The stock, meanwhile, has slid about 18% over the past 12 months. For a company like Hershey, that kind of pullback is rare. Yet institutions are still heavily involved, holding nearly 87% of the float. Short interest has ticked up to over 6%, but there’s no sign of a rush for the exits. It’s more a case of cautious positioning, not panic.

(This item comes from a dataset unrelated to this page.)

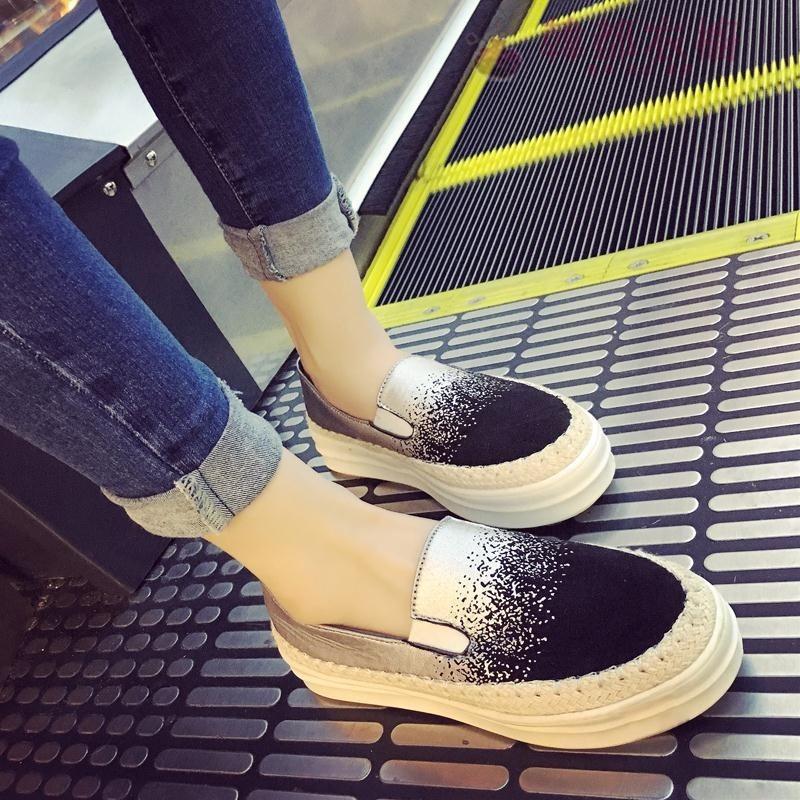 春秋新款韓版女鞋平底單鞋女內增高中跟漁夫鞋厚底復古休閒鞋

This recent cooling in sentiment has opened the door for dividend yields to rise. At just over 3%, the yield is now comfortably above its five-year average. For patient investors, that’s something worth paying attention to.

Key Dividend Metrics

🟢 Dividend Yield: 3.21%
📈 Dividend Growth (5-Year CAGR): Approximately 9.2%
📅 Next Ex-Dividend Date: May 16, 2025
💵 Annual Dividend: $5.48 per share
💡 Payout Ratio: 67.4%
🧱 Dividend Safety: Well-supported by cash flows
📊 Free Cash Flow Coverage: Healthy, with plenty of buffer

Dividend Overview

Let’s talk about what makes Hershey a consistent name on many dividend watchlists. At a share price around $171, the dividend yield is now sitting at 3.21%. That’s not only higher than its historical norm—it’s one of the more attractive yields in the consumer staples space right now.

The $5.48 per share annual payout isn’t just a number. It’s backed by a business with a strong history of rewarding shareholders, even during times of pressure. The 67.4% payout ratio might look a bit high, but for a company like Hershey—where cash flow is predictable and sticky—it’s within a reasonable range. This isn’t a speculative dividend. It’s a payout with muscle behind it.

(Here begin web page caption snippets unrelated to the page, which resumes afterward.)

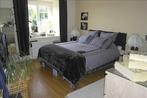 Sale House 9 rooms 160m² Plouaret (22420) - Photo 4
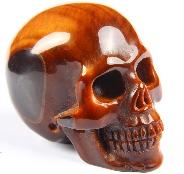 "Amazing 1.8"" Red Tiger Eye Carved Crystal Skull, Realistic"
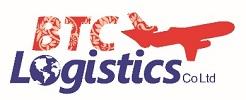 btc logistics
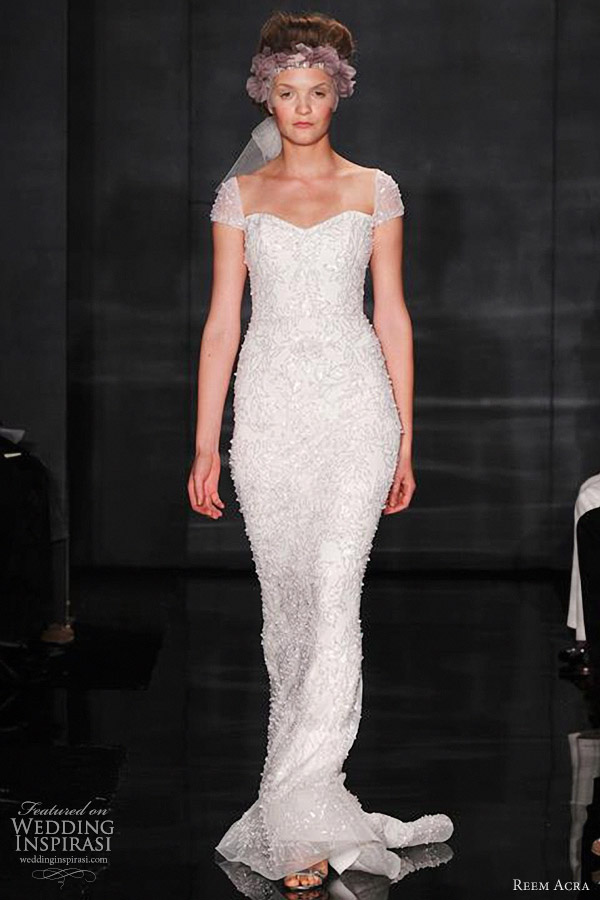 reem acra fall 2012 wedding dresses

The company also has $1.25 billion in levered free cash flow. When you compare that to the roughly $810 million required to fund the dividend, the math works comfortably. Hershey is not stretching to maintain the payout—it’s well within its means. That’s especially important when navigating a softer earnings environment.

And then there’s the consistency. Hershey’s dividend cadence doesn’t miss a beat. If you’re a shareholder by May 16, you’ll receive the next quarterly payout on June 16. That level of dependability is exactly what long-term income investors crave.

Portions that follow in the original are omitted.